Kloosterbier, abdijbier, trappistenbier

Wat zijn de overeenkomsten en verschillen? De hoofdpunten op een rij:

  • Geen van de drie is een biersoort, ook al gaat het meestal – maar lang niet altijd – om krachtige bieren zoals dubbel en tripel.
  • Er is in principe een relatie met het klooster. Soms innig, soms niet meer dan het gebruik van de naam in ruil voor een vergoeding. Meestal betreft het een katholiek klooster oftewel abdij. Is het een abdij van de cisterciënzer-orde van de Strikte Observantie, dan noemen we het trappistenbier.

Ons land telt twee trappistenbieren: La Trappe (Onze Lieve Vrouw van Koningshoeven) en Zundert (Abdij Maria Toevlucht) en voor zover we kunnen achterhalen zes bierbrouwende abdijen. Typisch Nederlands, denk ik, is het Kleiklooster in Amsterdam, een oecumenische leefgemeenschap in een flat in de Bijlmer. Ook Klooster Ter Apel is als museumklooster een geval apart. Hier geen monniken of monialen meer, wel bier en andere producten, informatie over kloosters in Groningen én een prachtige trouwlocatie.

In de kloosterbierwinkels (en webshops) worden vaak nog talloze andere ambachtelijke, vaak zelfgemaakte producten aangeboden. Kaas, olijfolie, zeep, mosterd, honing uit eigen imkerij, jam, koekjes, glaswerk. Haagsche Broeder in Willibrordushuis verkoopt in de ‘monastic conceptstore’ behalve het eigen bier producten van Nederlandse en Franse kloosters, waaronder kruidenthee, keramiek en honingsnoepjes. Brouwerij Egmond dat het bier Sancti Adalberti produceert, werkt samen met lokale ambachtelijke producenten van onder andere brood, kaas en worst.
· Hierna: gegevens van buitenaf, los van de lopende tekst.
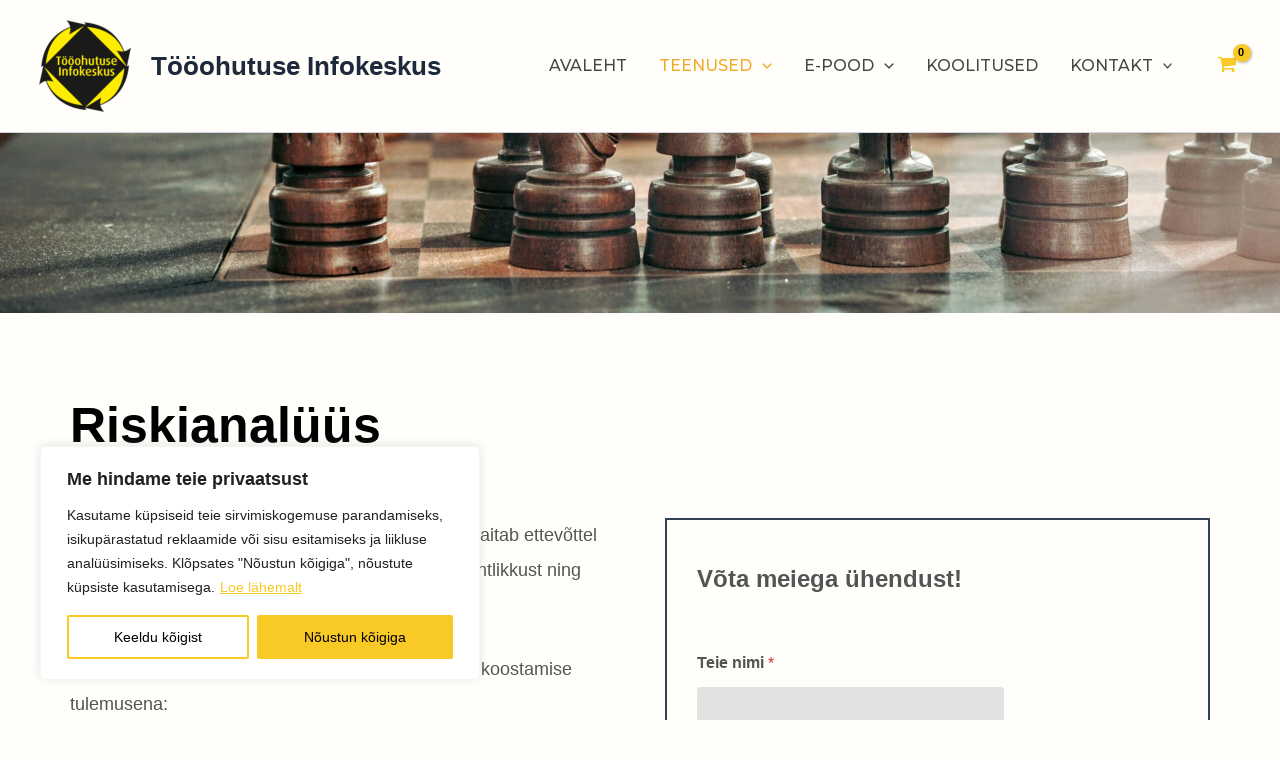

--- FILE ---
content_type: text/css
request_url: https://ohutusinfo.ee/wp-content/uploads/elementor/css/post-661.css?ver=1768939396
body_size: 906
content:
.elementor-661 .elementor-element.elementor-element-69b302d{--display:flex;--min-height:25vh;--flex-direction:column;--container-widget-width:100%;--container-widget-height:initial;--container-widget-flex-grow:0;--container-widget-align-self:initial;--flex-wrap-mobile:wrap;}.elementor-661 .elementor-element.elementor-element-69b302d:not(.elementor-motion-effects-element-type-background), .elementor-661 .elementor-element.elementor-element-69b302d > .elementor-motion-effects-container > .elementor-motion-effects-layer{background-image:url("https://ohutusinfo.ee/wp-content/uploads/2024/03/maarten-van-den-heuvel-_pc8aMbI9UQ-unsplash-scaled.jpg");background-position:bottom center;background-repeat:no-repeat;background-size:cover;}.elementor-661 .elementor-element.elementor-element-e225c53{--display:flex;--flex-direction:column;--container-widget-width:100%;--container-widget-height:initial;--container-widget-flex-grow:0;--container-widget-align-self:initial;--flex-wrap-mobile:wrap;--margin-top:100px;--margin-bottom:50px;--margin-left:0px;--margin-right:0px;--padding-top:10px;--padding-bottom:10px;--padding-left:100px;--padding-right:100px;}.elementor-widget-heading .elementor-heading-title{font-family:var( --e-global-typography-primary-font-family ), Sans-serif;font-weight:var( --e-global-typography-primary-font-weight );color:var( --e-global-color-primary );}.elementor-661 .elementor-element.elementor-element-7e1325b .elementor-heading-title{font-family:"Montserrat", Sans-serif;font-size:50px;font-weight:600;color:#000000;}.elementor-661 .elementor-element.elementor-element-1aa155e{--display:flex;--flex-direction:row;--container-widget-width:initial;--container-widget-height:100%;--container-widget-flex-grow:1;--container-widget-align-self:stretch;--flex-wrap-mobile:wrap;--gap:0px 30px;--row-gap:0px;--column-gap:30px;--padding-top:0px;--padding-bottom:150px;--padding-left:100px;--padding-right:100px;}.elementor-661 .elementor-element.elementor-element-e458809{--display:flex;--flex-direction:column;--container-widget-width:100%;--container-widget-height:initial;--container-widget-flex-grow:0;--container-widget-align-self:initial;--flex-wrap-mobile:wrap;--margin-top:0px;--margin-bottom:0px;--margin-left:0px;--margin-right:50px;--padding-top:0px;--padding-bottom:0px;--padding-left:0px;--padding-right:0px;}.elementor-widget-text-editor{font-family:var( --e-global-typography-text-font-family ), Sans-serif;font-weight:var( --e-global-typography-text-font-weight );color:var( --e-global-color-text );}.elementor-widget-text-editor.elementor-drop-cap-view-stacked .elementor-drop-cap{background-color:var( --e-global-color-primary );}.elementor-widget-text-editor.elementor-drop-cap-view-framed .elementor-drop-cap, .elementor-widget-text-editor.elementor-drop-cap-view-default .elementor-drop-cap{color:var( --e-global-color-primary );border-color:var( --e-global-color-primary );}.elementor-661 .elementor-element.elementor-element-9029c0a{font-family:"Montserrat", Sans-serif;font-size:18px;font-weight:400;line-height:35px;color:#545454;}.elementor-661 .elementor-element.elementor-element-4cde898{font-family:"Montserrat", Sans-serif;font-size:18px;font-weight:400;line-height:35px;color:#545454;}.elementor-661 .elementor-element.elementor-element-5cf7616{--display:flex;--margin-top:0px;--margin-bottom:0px;--margin-left:0px;--margin-right:0px;--padding-top:0px;--padding-bottom:0px;--padding-left:0px;--padding-right:0px;}.elementor-661 .elementor-element.elementor-element-c06ad49{--display:flex;border-style:solid;--border-style:solid;border-width:2px 2px 2px 2px;--border-top-width:2px;--border-right-width:2px;--border-bottom-width:2px;--border-left-width:2px;--padding-top:0px;--padding-bottom:0px;--padding-left:0px;--padding-right:0px;}.elementor-661 .elementor-element.elementor-element-300825c > .elementor-widget-container{padding:20px 40px 20px 40px;}@media(max-width:1024px) and (min-width:768px){.elementor-661 .elementor-element.elementor-element-e458809{--width:100%;}.elementor-661 .elementor-element.elementor-element-5cf7616{--width:100%;}}@media(max-width:1366px){.elementor-661 .elementor-element.elementor-element-e225c53{--margin-top:70px;--margin-bottom:50px;--margin-left:0px;--margin-right:0px;--padding-top:10px;--padding-bottom:10px;--padding-left:70px;--padding-right:70px;}.elementor-661 .elementor-element.elementor-element-1aa155e{--padding-top:0px;--padding-bottom:150px;--padding-left:70px;--padding-right:70px;}.elementor-661 .elementor-element.elementor-element-c06ad49{--padding-top:0px;--padding-bottom:0px;--padding-left:0px;--padding-right:0px;}.elementor-661 .elementor-element.elementor-element-300825c > .elementor-widget-container{padding:20px 0px 20px 30px;}}@media(max-width:1024px){.elementor-661 .elementor-element.elementor-element-e225c53{--margin-top:70px;--margin-bottom:40px;--margin-left:0px;--margin-right:0px;--padding-top:10px;--padding-bottom:10px;--padding-left:70px;--padding-right:70px;}.elementor-661 .elementor-element.elementor-element-1aa155e{--flex-direction:column;--container-widget-width:100%;--container-widget-height:initial;--container-widget-flex-grow:0;--container-widget-align-self:initial;--flex-wrap-mobile:wrap;--gap:50px 50px;--row-gap:50px;--column-gap:50px;}}@media(max-width:880px){.elementor-661 .elementor-element.elementor-element-e225c53{--margin-top:60px;--margin-bottom:20px;--margin-left:0px;--margin-right:0px;--padding-top:10px;--padding-bottom:10px;--padding-left:50px;--padding-right:50px;}.elementor-661 .elementor-element.elementor-element-7e1325b .elementor-heading-title{font-size:40px;}.elementor-661 .elementor-element.elementor-element-1aa155e{--padding-top:0px;--padding-bottom:100px;--padding-left:50px;--padding-right:70px;}}@media(max-width:767px){.elementor-661 .elementor-element.elementor-element-e225c53{--padding-top:10px;--padding-bottom:10px;--padding-left:25px;--padding-right:25px;}.elementor-661 .elementor-element.elementor-element-7e1325b{text-align:center;}.elementor-661 .elementor-element.elementor-element-7e1325b .elementor-heading-title{font-size:35px;}.elementor-661 .elementor-element.elementor-element-1aa155e{--padding-top:0px;--padding-bottom:50px;--padding-left:25px;--padding-right:25px;}.elementor-661 .elementor-element.elementor-element-4cde898 > .elementor-widget-container{margin:20px 0px 0px 0px;}.elementor-661 .elementor-element.elementor-element-c06ad49{--padding-top:0px;--padding-bottom:0px;--padding-left:0px;--padding-right:0px;}.elementor-661 .elementor-element.elementor-element-300825c > .elementor-widget-container{padding:20px 20px 20px 20px;}}@media(min-width:768px){.elementor-661 .elementor-element.elementor-element-e225c53{--content-width:1440px;}.elementor-661 .elementor-element.elementor-element-1aa155e{--content-width:1440px;}.elementor-661 .elementor-element.elementor-element-e458809{--width:50%;}.elementor-661 .elementor-element.elementor-element-5cf7616{--width:50%;}}@media(min-width:1367px){.elementor-661 .elementor-element.elementor-element-69b302d:not(.elementor-motion-effects-element-type-background), .elementor-661 .elementor-element.elementor-element-69b302d > .elementor-motion-effects-container > .elementor-motion-effects-layer{background-attachment:fixed;}}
Overigens moeten we niet al te romantische ideeën over abdijbieren koesteren, met monniken die in habijt in de ambachtelijke brouwketel staan te roeren. Hoewel de opbrengst vaak wordt besteed aan onderhoud van de gebouwen en sociale projecten, is bier serieuze business. De brouwerij van de abdij in Orval, België, bijvoorbeeld produceert jaarlijks 22 miljoen flessen bier. Het bier wordt geëxporteerd naar vijftien landen, van Finland tot Japan. In een artikel uit 2014 over de enige vrouwelijke brouwmeester van trappistenbier Anne-Françoise Pypaert telt de interviewer, de Amerikaanse bierschrijver Charles D. Cook, 37 personeelsleden. Ze werken in de Orval-brouwerij, de kaasmakerij, het laboratorium, de administratie en op de afdeling Onderzoek en Ontwikkeling. De trotse brouwmeesteres staat op de foto voor een (van de vele) rijpingstanks van 100 hectoliter. Kosten noch moeite worden gespaard om ons te bekeren tot het kloosterbier.